---------- Provided passage

AI agents—systems that grasp context, make decisions, and carry out complex tasks—are steadily weaving into corporate workflows. Developers lean on coding agents to write, test, and review code; call centers deploy agents to triage calls and suggest solutions; supply‑chain planners turn to agent teams to monitor demand, draft plans, and coordinate between customers and suppliers.

The scale of this trend is evident from recent industry observations. A McKinsey & Company interview noted that the company’s workforce has grown to 60,000, with 20,000 of those roles filled by AI agents—an increase from just 3,000 agents a year and a half ago. NVIDIA’s CEO envisions a future in which the firm staffs 50,000 people alongside 100 million AI assistants spanning all business units.

Yet the gains from agentic AI—boosting productivity, sparking innovation, fueling creativity—are curtailed when the workforce is not diverse. The source cites studies that show agent teams selected with diversity in mind outperform individual agents by 25 % on software‑engineering tasks. Another study found that two diverse agents can match or exceed the performance of 16 homogeneous agents, underscoring how varied perspectives reduce correlated errors and accelerate problem‑solving.

The root of the diversity problem lies in the underlying technology stack. Most enterprises rely on a small set of foundation models, retrieval architectures, and data sources. The source reports that when clients ask about diversity, they often mean different personalities or cultural settings for the agents, but the underlying models remain the same. Because the stack is uniform, cosmetic changes to agent personas do not alter the agents’ reasoning or knowledge base.

Research also shows that prompting for personality types produces binary outcomes—agents are either very outgoing or very introverted—while most humans exhibit these traits on a continuum. A study by Atari and colleagues found that major large‑language models respond to psychological profiling tests in a way that mirrors people from Western, Educated, Industrialized, Rich and Democratic (WEIRD) societies, and fail to capture the diversity of other populations with different values.

--------------------

What you are asked to do:
Update the passage on AI agents, starting with "Research also shows" and going on through "with different values.", and replace "continuum" with "spectrum".

---------- Excerpted data

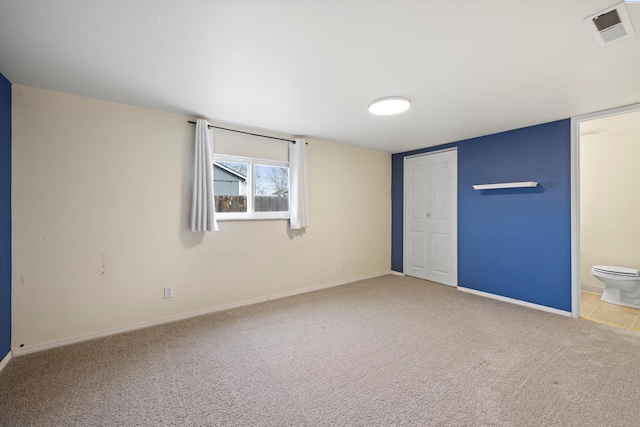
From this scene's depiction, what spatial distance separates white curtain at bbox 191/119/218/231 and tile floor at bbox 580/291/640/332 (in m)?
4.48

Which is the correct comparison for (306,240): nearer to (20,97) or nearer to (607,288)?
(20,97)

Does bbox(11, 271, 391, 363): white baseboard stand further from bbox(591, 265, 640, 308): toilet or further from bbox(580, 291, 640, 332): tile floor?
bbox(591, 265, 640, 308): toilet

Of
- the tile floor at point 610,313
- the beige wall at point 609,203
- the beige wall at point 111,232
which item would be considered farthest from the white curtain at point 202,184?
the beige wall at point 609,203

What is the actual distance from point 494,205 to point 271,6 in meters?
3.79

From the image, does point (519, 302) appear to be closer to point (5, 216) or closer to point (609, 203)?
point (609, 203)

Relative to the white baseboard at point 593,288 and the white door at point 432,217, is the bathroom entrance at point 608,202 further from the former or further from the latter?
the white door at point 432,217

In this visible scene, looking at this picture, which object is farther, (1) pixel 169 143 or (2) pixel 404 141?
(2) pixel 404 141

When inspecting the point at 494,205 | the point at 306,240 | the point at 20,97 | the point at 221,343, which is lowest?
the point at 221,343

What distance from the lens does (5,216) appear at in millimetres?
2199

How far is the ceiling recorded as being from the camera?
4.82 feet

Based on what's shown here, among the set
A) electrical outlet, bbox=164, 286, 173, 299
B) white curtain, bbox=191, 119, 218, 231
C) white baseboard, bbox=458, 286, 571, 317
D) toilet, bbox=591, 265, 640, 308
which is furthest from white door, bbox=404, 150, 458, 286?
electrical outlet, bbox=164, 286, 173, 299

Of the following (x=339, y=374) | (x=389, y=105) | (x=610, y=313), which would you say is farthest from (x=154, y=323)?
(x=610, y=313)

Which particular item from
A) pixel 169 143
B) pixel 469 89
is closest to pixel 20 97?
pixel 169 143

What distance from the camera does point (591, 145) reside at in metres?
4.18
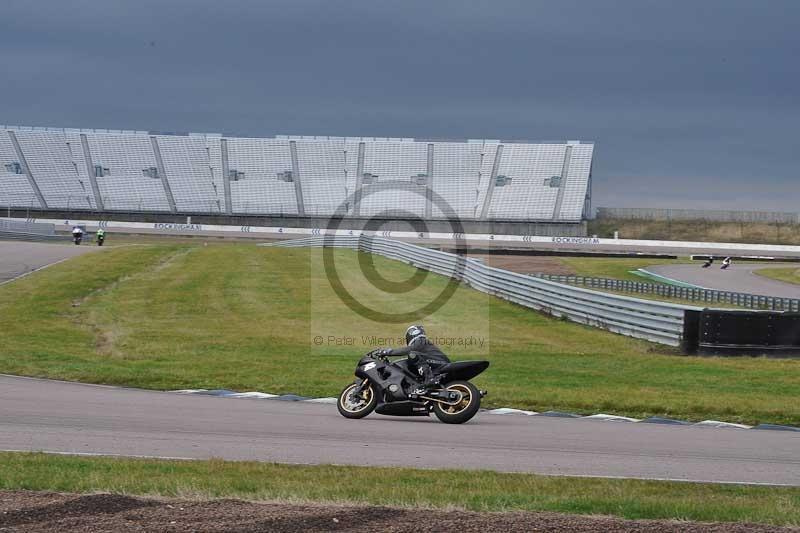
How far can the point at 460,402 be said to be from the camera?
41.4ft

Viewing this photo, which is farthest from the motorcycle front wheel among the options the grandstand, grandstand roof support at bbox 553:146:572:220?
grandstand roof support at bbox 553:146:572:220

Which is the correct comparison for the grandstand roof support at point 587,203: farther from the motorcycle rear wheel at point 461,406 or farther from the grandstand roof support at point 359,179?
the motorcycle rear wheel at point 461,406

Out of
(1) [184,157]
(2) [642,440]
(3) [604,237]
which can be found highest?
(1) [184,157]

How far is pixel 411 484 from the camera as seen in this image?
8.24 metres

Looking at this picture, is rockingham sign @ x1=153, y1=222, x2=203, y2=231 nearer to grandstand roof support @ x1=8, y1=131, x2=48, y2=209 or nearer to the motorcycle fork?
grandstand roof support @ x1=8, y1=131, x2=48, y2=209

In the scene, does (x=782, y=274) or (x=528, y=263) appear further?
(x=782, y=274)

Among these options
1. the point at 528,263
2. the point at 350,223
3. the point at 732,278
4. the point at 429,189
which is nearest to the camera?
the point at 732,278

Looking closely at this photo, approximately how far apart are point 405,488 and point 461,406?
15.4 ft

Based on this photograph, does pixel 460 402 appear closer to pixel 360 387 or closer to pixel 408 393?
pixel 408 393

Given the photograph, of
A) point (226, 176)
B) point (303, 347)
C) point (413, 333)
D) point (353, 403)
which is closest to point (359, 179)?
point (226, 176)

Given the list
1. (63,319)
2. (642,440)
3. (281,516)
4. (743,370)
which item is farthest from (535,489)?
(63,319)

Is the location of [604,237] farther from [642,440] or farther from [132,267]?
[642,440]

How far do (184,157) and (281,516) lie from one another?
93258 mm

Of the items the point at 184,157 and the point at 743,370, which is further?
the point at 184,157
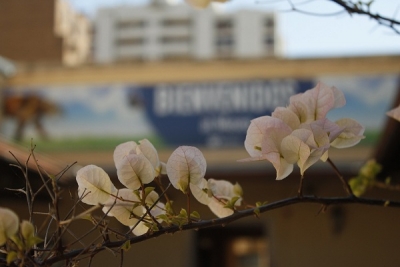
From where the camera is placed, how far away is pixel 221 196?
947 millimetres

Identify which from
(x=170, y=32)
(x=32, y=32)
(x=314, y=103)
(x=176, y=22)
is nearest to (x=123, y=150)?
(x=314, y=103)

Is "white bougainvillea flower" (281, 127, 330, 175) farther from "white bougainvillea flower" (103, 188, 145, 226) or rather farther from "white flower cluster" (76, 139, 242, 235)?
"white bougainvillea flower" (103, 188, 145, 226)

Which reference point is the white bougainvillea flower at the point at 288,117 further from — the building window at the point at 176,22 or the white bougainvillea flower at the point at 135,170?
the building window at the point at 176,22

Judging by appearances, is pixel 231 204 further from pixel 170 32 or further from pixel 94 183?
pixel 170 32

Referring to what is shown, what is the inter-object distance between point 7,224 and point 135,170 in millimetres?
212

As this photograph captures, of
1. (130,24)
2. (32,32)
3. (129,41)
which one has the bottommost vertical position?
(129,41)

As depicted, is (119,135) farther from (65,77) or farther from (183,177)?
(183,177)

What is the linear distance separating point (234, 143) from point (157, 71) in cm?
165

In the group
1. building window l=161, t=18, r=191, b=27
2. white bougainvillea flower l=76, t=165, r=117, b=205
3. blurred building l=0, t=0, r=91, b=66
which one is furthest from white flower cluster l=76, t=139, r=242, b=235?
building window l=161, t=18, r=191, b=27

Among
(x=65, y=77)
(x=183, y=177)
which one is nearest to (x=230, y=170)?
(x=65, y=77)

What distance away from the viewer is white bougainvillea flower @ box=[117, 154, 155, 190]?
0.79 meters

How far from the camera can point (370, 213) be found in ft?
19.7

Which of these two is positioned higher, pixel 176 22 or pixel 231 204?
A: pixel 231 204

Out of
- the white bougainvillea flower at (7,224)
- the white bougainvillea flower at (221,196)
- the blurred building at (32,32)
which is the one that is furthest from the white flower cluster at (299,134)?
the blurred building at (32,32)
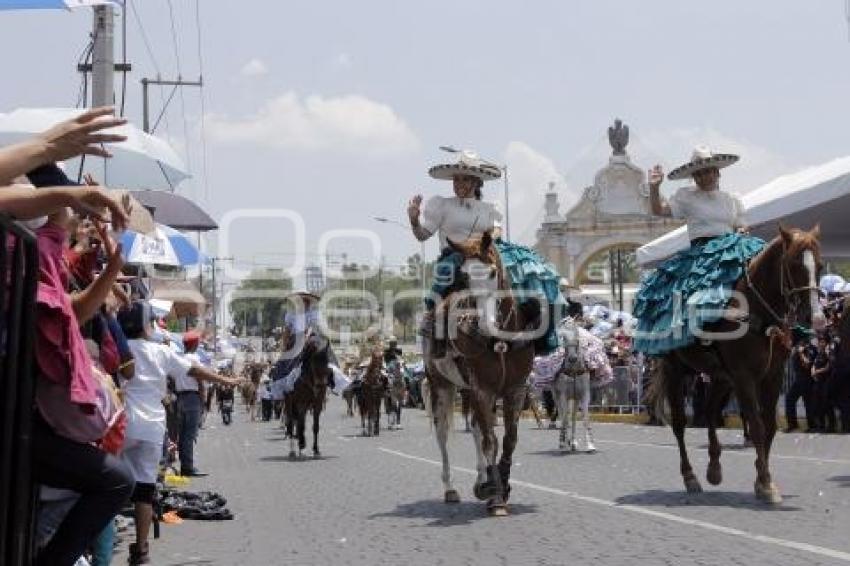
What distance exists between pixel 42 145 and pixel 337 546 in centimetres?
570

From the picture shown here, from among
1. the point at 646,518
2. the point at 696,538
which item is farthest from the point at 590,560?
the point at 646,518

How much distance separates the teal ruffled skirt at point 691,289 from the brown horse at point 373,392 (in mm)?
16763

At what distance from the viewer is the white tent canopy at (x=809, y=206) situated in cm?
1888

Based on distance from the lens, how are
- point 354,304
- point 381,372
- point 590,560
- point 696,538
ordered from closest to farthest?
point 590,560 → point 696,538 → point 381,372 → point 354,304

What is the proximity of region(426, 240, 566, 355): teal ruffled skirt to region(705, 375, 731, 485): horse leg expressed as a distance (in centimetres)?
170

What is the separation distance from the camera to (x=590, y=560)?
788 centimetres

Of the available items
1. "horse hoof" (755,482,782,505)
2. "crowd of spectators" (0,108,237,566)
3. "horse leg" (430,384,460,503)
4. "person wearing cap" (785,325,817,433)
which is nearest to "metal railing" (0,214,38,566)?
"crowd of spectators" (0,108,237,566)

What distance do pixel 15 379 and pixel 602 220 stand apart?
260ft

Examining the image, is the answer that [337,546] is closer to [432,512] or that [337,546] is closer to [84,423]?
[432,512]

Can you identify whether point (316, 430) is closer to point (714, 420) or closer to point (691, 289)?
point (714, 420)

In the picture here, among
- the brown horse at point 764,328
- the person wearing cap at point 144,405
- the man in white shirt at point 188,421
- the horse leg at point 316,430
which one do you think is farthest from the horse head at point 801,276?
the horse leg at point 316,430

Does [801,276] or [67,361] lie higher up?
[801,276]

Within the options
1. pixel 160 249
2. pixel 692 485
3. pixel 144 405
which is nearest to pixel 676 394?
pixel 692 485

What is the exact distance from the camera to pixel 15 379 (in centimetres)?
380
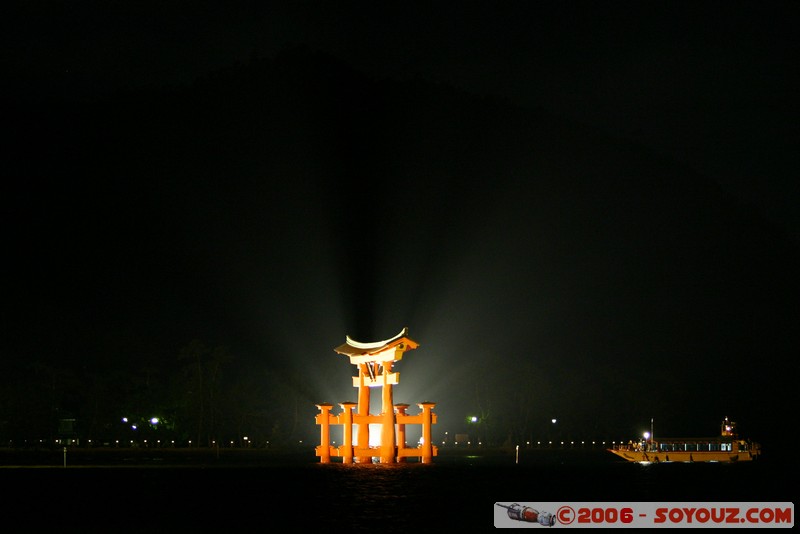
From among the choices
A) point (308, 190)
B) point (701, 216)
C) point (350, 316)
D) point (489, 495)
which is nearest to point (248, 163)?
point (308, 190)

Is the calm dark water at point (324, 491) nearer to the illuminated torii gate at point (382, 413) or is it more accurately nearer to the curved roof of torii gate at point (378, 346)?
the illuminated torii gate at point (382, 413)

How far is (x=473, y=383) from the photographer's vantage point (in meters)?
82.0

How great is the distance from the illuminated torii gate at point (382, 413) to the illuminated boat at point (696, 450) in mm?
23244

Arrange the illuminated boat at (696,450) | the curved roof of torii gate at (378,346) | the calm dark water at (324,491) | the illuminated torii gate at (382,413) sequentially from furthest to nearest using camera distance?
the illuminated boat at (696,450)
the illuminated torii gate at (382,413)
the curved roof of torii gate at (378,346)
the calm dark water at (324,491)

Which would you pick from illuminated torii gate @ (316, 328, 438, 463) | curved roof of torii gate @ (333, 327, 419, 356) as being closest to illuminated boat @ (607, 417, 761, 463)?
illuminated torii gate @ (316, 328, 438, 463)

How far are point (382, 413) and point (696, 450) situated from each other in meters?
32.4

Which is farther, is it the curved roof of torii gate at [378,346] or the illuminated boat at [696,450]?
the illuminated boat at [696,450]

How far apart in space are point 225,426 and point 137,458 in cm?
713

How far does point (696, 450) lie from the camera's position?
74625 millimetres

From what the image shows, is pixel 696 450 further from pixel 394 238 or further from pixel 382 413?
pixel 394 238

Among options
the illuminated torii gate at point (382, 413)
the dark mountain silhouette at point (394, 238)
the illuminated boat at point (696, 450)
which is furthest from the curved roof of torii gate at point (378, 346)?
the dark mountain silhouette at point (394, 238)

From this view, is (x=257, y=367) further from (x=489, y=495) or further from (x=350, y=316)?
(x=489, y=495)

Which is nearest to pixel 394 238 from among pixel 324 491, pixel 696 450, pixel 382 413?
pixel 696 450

--------------------

Finished task:
Research also shows that prompting for personality types produces binary outcomes—agents are either very outgoing or very introverted—while most humans exhibit these traits on a spectrum. A study by Atari and colleagues found that major large‑language models respond to psychological profiling tests in a way that mirrors people from Western, Educated, Industrialized, Rich and Democratic (WEIRD) societies, and fail to capture the diversity of other populations with different values.